• _ОТРЫВОК ТЕКСТА_:
※

Свидетельство о регистрации средства массовой информации Эл № ФС77-47356 выдано от 16 ноября 2011 г. Федеральной службой по надзору в сфере связи, информационных технологий и массовых коммуникаций (Роскомнадзор)

Читальный зал

национальный проект сбережения
русской литературы

Союз писателей XXI века
Издательство Евгения Степанова
«Вест-Консалтинг»

Александр БАЛТИН



Из книги «ТЕМЫ ТЕМ»

* * *


Ах, как вспыхивает оно, как играет огнями: самородное, чудесное детство!
Какие тут находятся слова - круглые, крупные, будто снегом пахнущие, словно не найденные, а.. .таинственном образом сами вставшие-попавшие в надлежащие ячейки:

Вот моя деревня:
Вот мой дом родной;
Вот качусь я в санках
По горе крутой;

Вот свернулись санки,
И я на бок — хлоп!
Кубарем качуся
Под гору, в сугроб.

И. Суриков - истинно народный: и живописал солью подлинности то, что живёт, вибрируя и разворачиваясь, в пространстве, соответствует опыту поколений…
Поэтическое время особенное, и, совершая причудливую дугу, мы слышим голос О. Седаковой, повествующий о детстве и детях:
Мы не видим лица. Мы глядим на него, как из двери мать поглядела - и тут же спокойно уходит:

он играет. Белый луч на полу.
- Он еще поиграет,
я успею доделать, что нужно.
Время не ждет, он играет.

Белый луч равноценен ребёнку: нет! ребёнок дан движением луча, и таинственное мерцание стихотворения связано и с плотью конкретики жизни, и с тончайшими полюсами ощущений, заложенных в каждом мгновенье, но только поэту дано расшифровать эти.. .магические полюса.
...страшный аспект: жизнь на много процентов состоит из ужаса, но то, как Н. Коржавин повернул поэтический диск, впечатляет, хотя.. .лучше бы не было подобных впечатлений:

Мужчины мучили детей.
Умно. Намеренно. Умело.
Творили будничное дело,
Трудились — мучили детей.
И это каждый день опять:
Кляня, ругаясь без причины…
А детям было не понять,
Чего хотят от них мужчины.

Освенцим…

Даже произносить тяжело: не стирается в памяти проклятое, чёрное, живёт, животрепещет, и детство будто само отменено, и.
Сухая графика стихотворения Коржавина сильна, как отрицание неправды, не должной быть в мире.

※

Веб-изображения с подписями
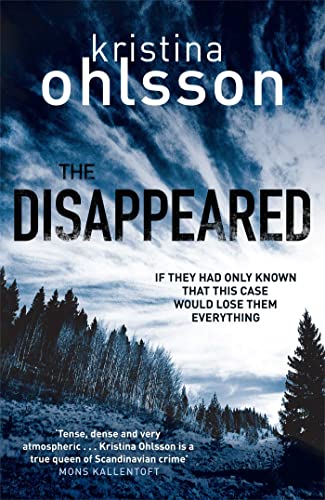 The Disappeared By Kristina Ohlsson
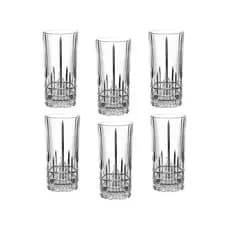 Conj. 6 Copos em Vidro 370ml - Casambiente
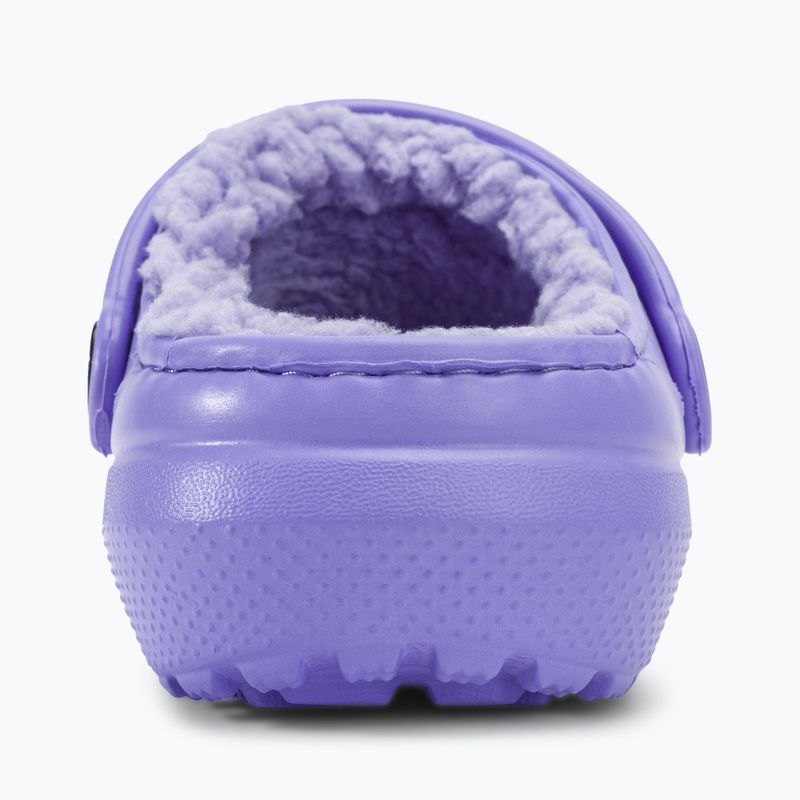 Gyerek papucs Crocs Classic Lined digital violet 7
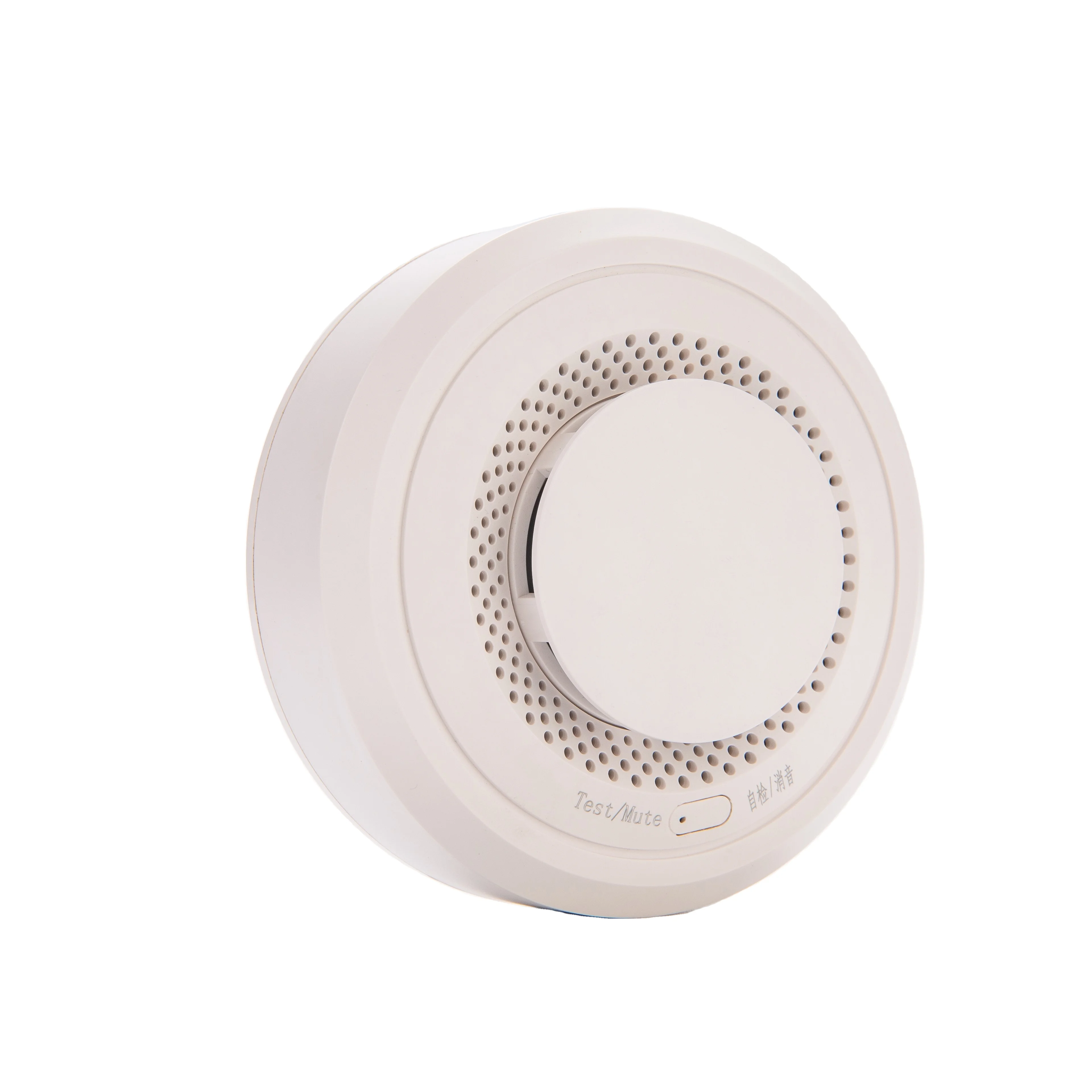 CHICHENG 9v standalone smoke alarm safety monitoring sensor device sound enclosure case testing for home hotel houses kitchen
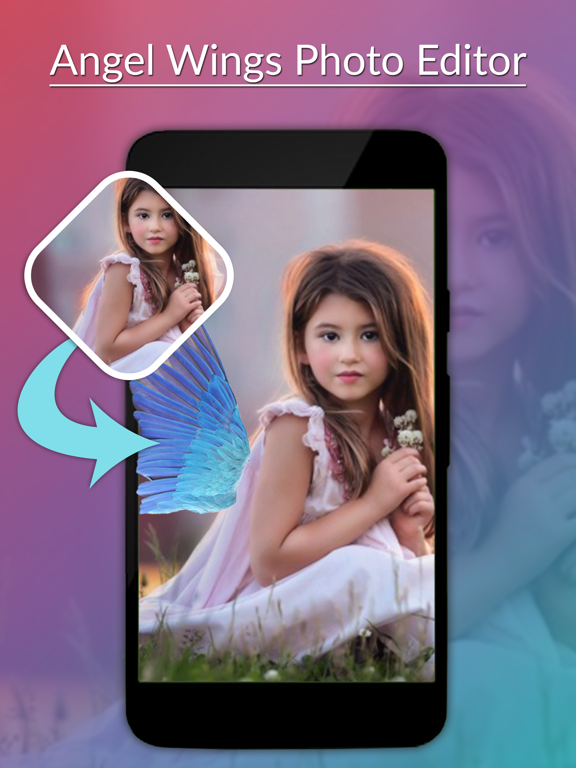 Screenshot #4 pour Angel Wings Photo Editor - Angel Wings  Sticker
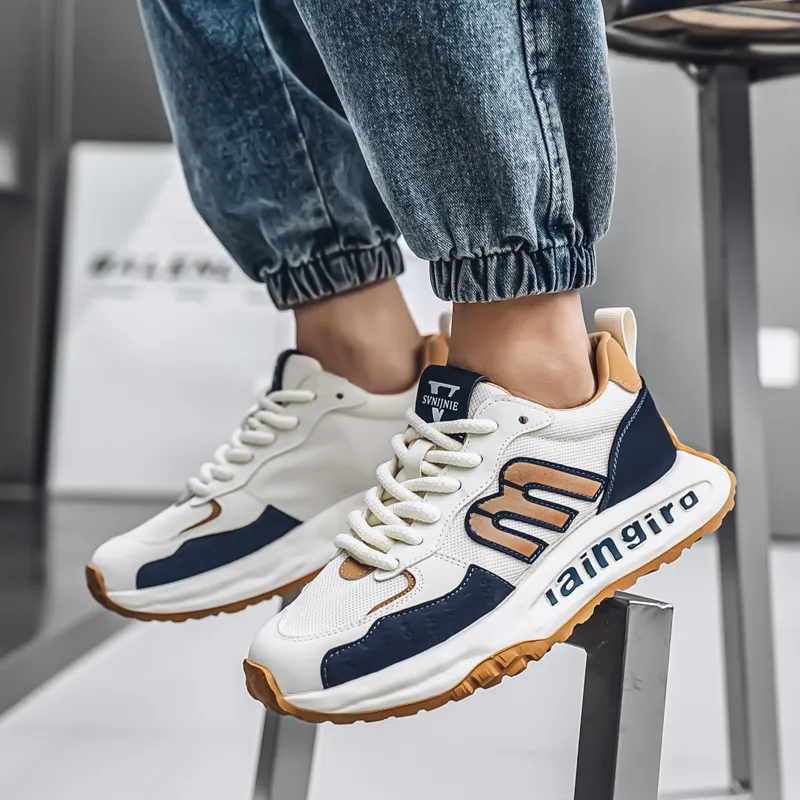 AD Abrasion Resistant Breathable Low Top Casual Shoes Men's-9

※

• _ЧТО СДЕЛАТЬ_:
1/ Чей голос, по словам отрывка о детстве в поэзии, повествует о детстве и детях?
2/ Допишите отрывок о детстве в поэзии дальше, начиная сразу после его последнего предложения.
Записи здесь ни для чего не нужны.

• _ОТВЕТЫ К ЗАДАНИЯМ_:
1/ Голос О. Седаковой.

2/
Пронзительная простота Твардовского связана с обилием живых, точно даже шевелящихся деталей, сквозь которые и даётся детская тема:

В пилотке мальчик босоногий
С худым заплечным узелком
Привал устроил на дороге,
Чтоб закусить сухим пайком.
Горбушка хлеба, две картошки —
Всему суровый вес и счет.
И, как большой, с ладони крошки
С великой бережностью — в рот.

И вспоминается «Школьник» - великолепный школьник Некрасова, идущий по классической дороге к безднам знания, которыми овладел упоминаемый в строках великий архангельский мужик.
...прелесть стихов дедушки Корнея проста и величава: она залита лазурью опыта, она поддержана корневой силой великого дарования, она согрета сквозным опытом, в чём-то занимающим у Екклесиаста:

Промчатся над вами
Года за годами,
И станете вы старичками.

Теперь белобрысые вы,
Молодые,
А будете лысые вы
И седые.

И даже у маленькой Татки
Когда-нибудь будут внучатки,
И Татка наденет большие очки
И будет вязать своим внукам перчатки,

Но и - создаётся ощущение, что жить легко, ничего страшного нет, ведь постаревшая Татка будет вязать внукам перчатки.
О, это великое круговращение…
Неизбывное ощущение, что дети должны быть лучше отцов, хотя только отцы способны писать стихи…
Отцы, и... матери.
Стихи разные: трагичные, согретые солнцем радости, бодрые: ведь мальчишек радостный народ вечно будет резать коньками лёд; стихи, составляющие немалый материк в недрах космоса поэзии русской.


* * *


Старость - обретение мудрости; старость - соль боли: союзные вещи: боль часто работает, как отсекновение ненужного, пережитого…
Старость…
Мало, кто хочет её…
Можно ли считать стихами о старости сверх-нежное, песенное, есенинское, словно сокровенное, сделанное явным:

Ты жива ещё, моя старушка?
Жив и я. Привет тебе, привет!
Пусть струится над твоей избушкой
Тот вечерний несказанный свет.

Пишут мне, что ты, тая тревогу,
Загрустила шибко обо мне,
Что ты часто ходишь на дорогу
В старомодном ветхом шушуне.

Известное некогда всем - от алкоголиков до алкашей, запетое, не теряющее от этого прелести, волшебное стихотворение и о старости, конечно (старушка), и о восприятие оной гениальным сыном, которому никогда не суждено стать стариком;
стихотворение, будучи народным, симфонично (что не очень ассоциируется с понятием «народ») - оно звучит многоголосьем, и включает в себя столь многое, что понятнее становится, как в жизни всё круто перепутано, пересечено, сколь много смысловых волокон соплетаются в каждом моменте…
Собственно, стихов, трактующих непосредственно старость, ветхость, приближение к прорези рубежа и нет, наверно, есть -соприкасающиеся с этим осенним периодом, как тютчевское:

О, как на склоне наших лет
Нежней мы любим и суеверней…
Сияй, сияй, прощальный свет
Любви последней, зари вечерней!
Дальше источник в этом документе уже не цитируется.